Nuclear power shares one more disturbing parallel with nuclear weapons; nuclear power reactors serve as potential “bomb factories” for any nation or political organization wishing to manufacture a nuclear device. Plutonium, a deadly poison with a radioactive half-life of 28,000 years, is a principal by-product of power reactors and “reactor grade” plutonium can be used to make a crude bomb. International trade in plutonium(primarily by Japan, ostensibly for power production) raises serious unresolved security questions, while the breakup of the former Soviet Union and the dissipation of its nuclear complex has created fears of an international black market in plutonium and nuclear weapons expertise. All attempts to limit nuclear weapons proliferation will remain futile so long as the international community continues to promote nuclear power, and the nuclear weapons states are allowed to maintain their deadly arsenals, .
Presently, there are on the order of 50,000 nuclear materials licenses issued for everything from medical and academic use, to manufacturing and research and development. The handful of NRC, EPA and Agreement States inspectors must rely increasingly on the good will and competence of the licensees, a dubious proposition at best. While no one would dispute that nuclear technology has benefited society, especially in the medical arena, the price to be paid is high indeed. Given increasing evidence of the health dangers of low level radiation such as those detailed in the BEIR 5 (Biological Effects of Ionizing Radiation) by the National Academy of Science, we must insist that all aspects of nuclear technology be much more tightly scrutinized and regulated.
Since the end of the 19th century, millions of people have become the victims of radioactivity. Czechoslovakian uranium miners were among the first victims, followed by many of the early experimental physicists like Irene Curie. In the early twentieth century hundreds of radium watch dial painters suffered horrible deaths. The death toll mounted with the advent of the nuclear age in the 1940s: The Congolese, Navajo and Dine(Saskatchewan Indians) uranium miners; the nuclear plant workers; the Pacific Islanders; “down winders” in Utah, Kazakstan, Australia, Algeria; the Atomic Veterans; The human radiation experiment victims; people living near nuclear reactors and nuclear weapons factories… by the millions they suffered and died. The survivors of Hiroshima and Nagasaki(Hibakusha) have a saying; “We Are All Hibakusha” and in a real sense we are all radiation victims/survivors.

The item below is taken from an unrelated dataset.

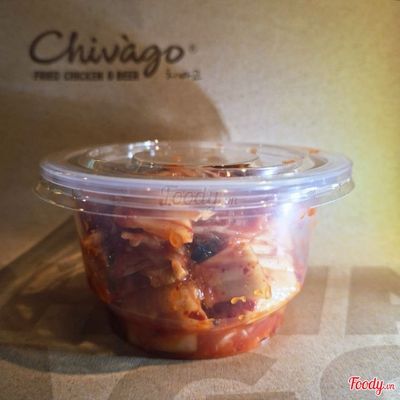 Kimchi thêm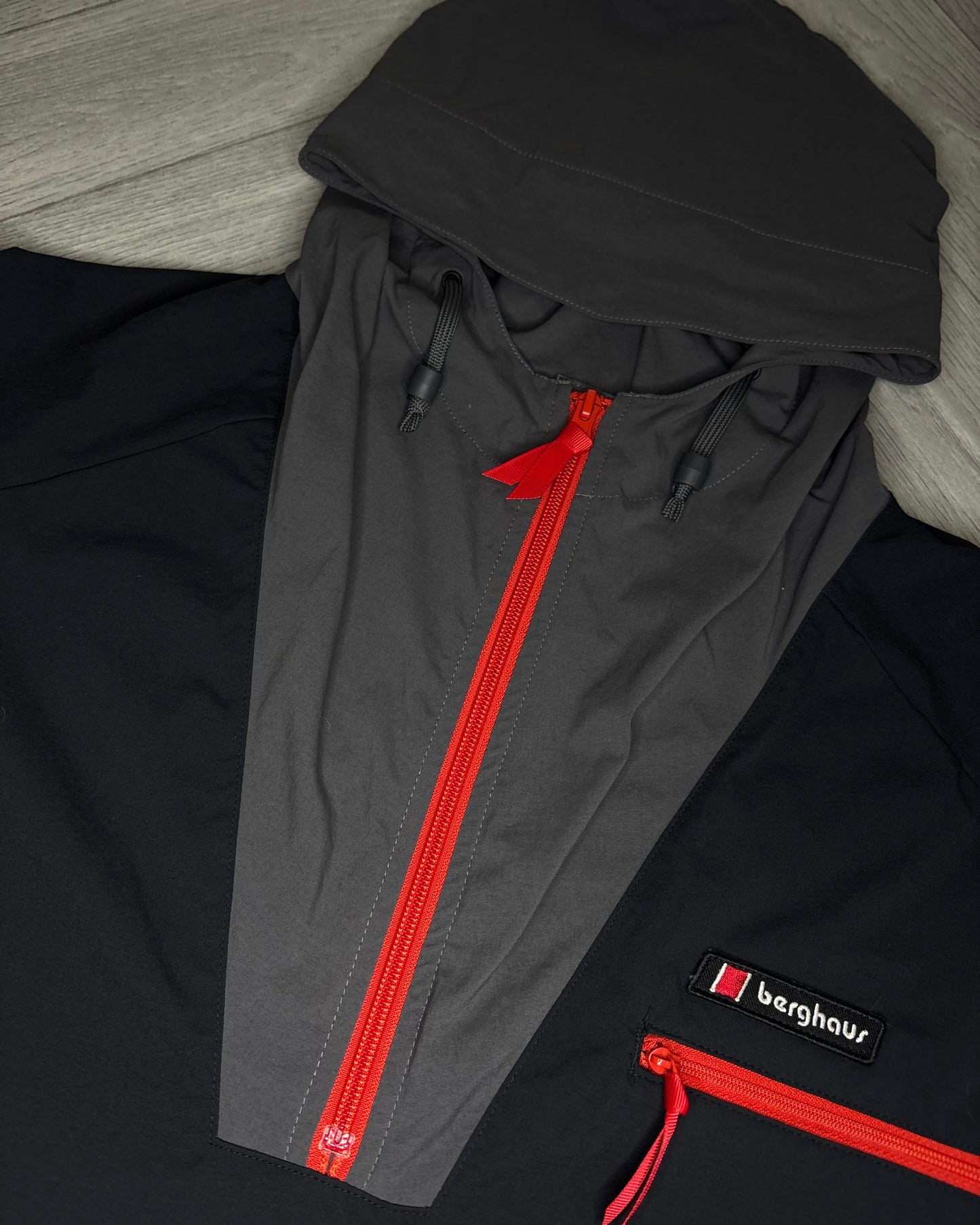 Berghaus Dean Street Half Zip Jacket (S)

The split atom is deadly to all life for many millennia and if we continue down the nuclear path, even if we avoid nuclear war and further Chernobyls(an unlikelihood according to the NRCs own documents), our future prospects are grim. As activists and educators, we must challenge the scandalous squandering of enormous physical and human resources, which for the past fifty years have come at the expense of the society, the environment and the world’s children. It is time to begin the process of shutting down the power reactors, eliminating the the nuclear weapons, and dismantling the major nuclear facilities, so that the environmental cleanup tasks can begin in earnest. We must demand that our deadly radioactive legacy be isolated permanently based on sound science, and that the public be permitted to participate meaningfully in the entire decision making process. The future of humanity may well depend on our ability to translate into reality the slogan of “A Nuclear Free World.”